Kutipan Teks:
************
(DROP DOWN MENU)

Selesai atau Tidak Selesainya Perbuatan Ilegal yang Dilandasi NIAT JAHAT / BURUK, Bukan menjadi Syarat Mutlak Penjatuhan Vonis Pemidanaan

Vonis Pidana Idealnya Berupa Penghukuman terhadap NIAT BURUK Sang Penjahat

Question: Semisal seseorang punya rencana melakukan korupsi atau kejahatan lainnya, apakah ada perbedaan konsekuensi yuridisnya bila sang pemilik niat jahat itu tertangkap oleh aparatur penegak hukum sebelum ia sempat berhasil selesai melakukan kejahatannya dan bila ia baru tertangkap setelah ia berhasil melakukan kejahatannya? Contohnya, apakah pemilik rumah harus menunggu terlebih dahulu agar si maling berhasil membobol gembok kunci pintu pagar rumah dan membawa lari barang dari dalam rumah, sebelum diringkus dan diamankan, atau sebaiknya dicegah agar sang maling tidak sampai berhasil masuk rumah agar hukumannya bisa optimal?

Brief Answer: Itu sama seperti pertanyaan apakah kita harus menunggu terlebih dahulu agar sang calon korban berhasil dibunuh oleh sang pelaku, sebelum kemudian aparatur penegak hukum mengamankan sang pelaku? Secara norma peraturan perundang-undangan dibidang hukum pidana, pidana terhadap perbuatan “percobaan” tetap dapat dihukum, meskipun dengan ancaman hukuman yang lebih rendah. Akan tetapi jika kita mencoba mengkajinya secara falsafah, semestinya tidak ada distingsi atau pembeda ancaman hukuman antara pelaku yang tertangkap saat baru akan melakukan rencana jahatnya, pelaku yang masih menjalankan kejahatannya namun belum tuntas sepenuhnya, maupun terhadap pelaku yang sudah selesai melakukan kejahatannya. Adapun penjelasan logisnya, ialah : apakah aparatur penegak hukum perlu menunggu, hingga sebagai contoh, kurir pengantar obat-obatan terlarang berhasil mengirim / mengantarkan paket-paket ilegal tersebut kepada penerimanya barulah kemudian diamankan petugas?
************
Data Mentah:
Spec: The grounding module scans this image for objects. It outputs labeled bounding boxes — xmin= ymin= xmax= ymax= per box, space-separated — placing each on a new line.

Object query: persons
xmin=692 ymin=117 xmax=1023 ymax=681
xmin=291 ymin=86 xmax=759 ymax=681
************
Tugas yang Dikerjakan:
**1.** Tentukan apakah setiap pernyataan berikut sesuai dengan kutipan teks, lalu jawab ya atau tidak disertai kata-kata penentu dari teks yang dikutip persis: (a) menurut norma peraturan perundang-undangan, perbuatan percobaan tetap dapat dihukum; (b) secara falsafah, semestinya ada pembeda ancaman hukuman antara pelaku yang baru akan berbuat jahat dan pelaku yang sudah selesai; (c) judulnya menyatakan bahwa selesainya perbuatan ilegal merupakan syarat mutlak penjatuhan vonis pemidanaan.
**2.** Jawablah pertanyaan berikut berdasarkan kutipan teks:
(a) Menurut subjudulnya, vonis pidana idealnya berupa penghukuman terhadap apa?
(b) Dalam contoh tentang maling, apa yang harus dibobol si maling?
(c) Dalam penjelasan logisnya, siapa yang disebut mengantarkan paket-paket ilegal?

Jawaban Berurutan:
**1.**
(a) Ya: "pidana terhadap perbuatan “percobaan” tetap dapat dihukum"
(b) Tidak: "semestinya tidak ada distingsi atau pembeda ancaman hukuman"
(c) Tidak: "Bukan menjadi Syarat Mutlak Penjatuhan Vonis Pemidanaan"

**2.**
(a) Terhadap niat buruk sang penjahat.
(b) Gembok kunci pintu pagar rumah.
(c) Kurir pengantar obat-obatan terlarang.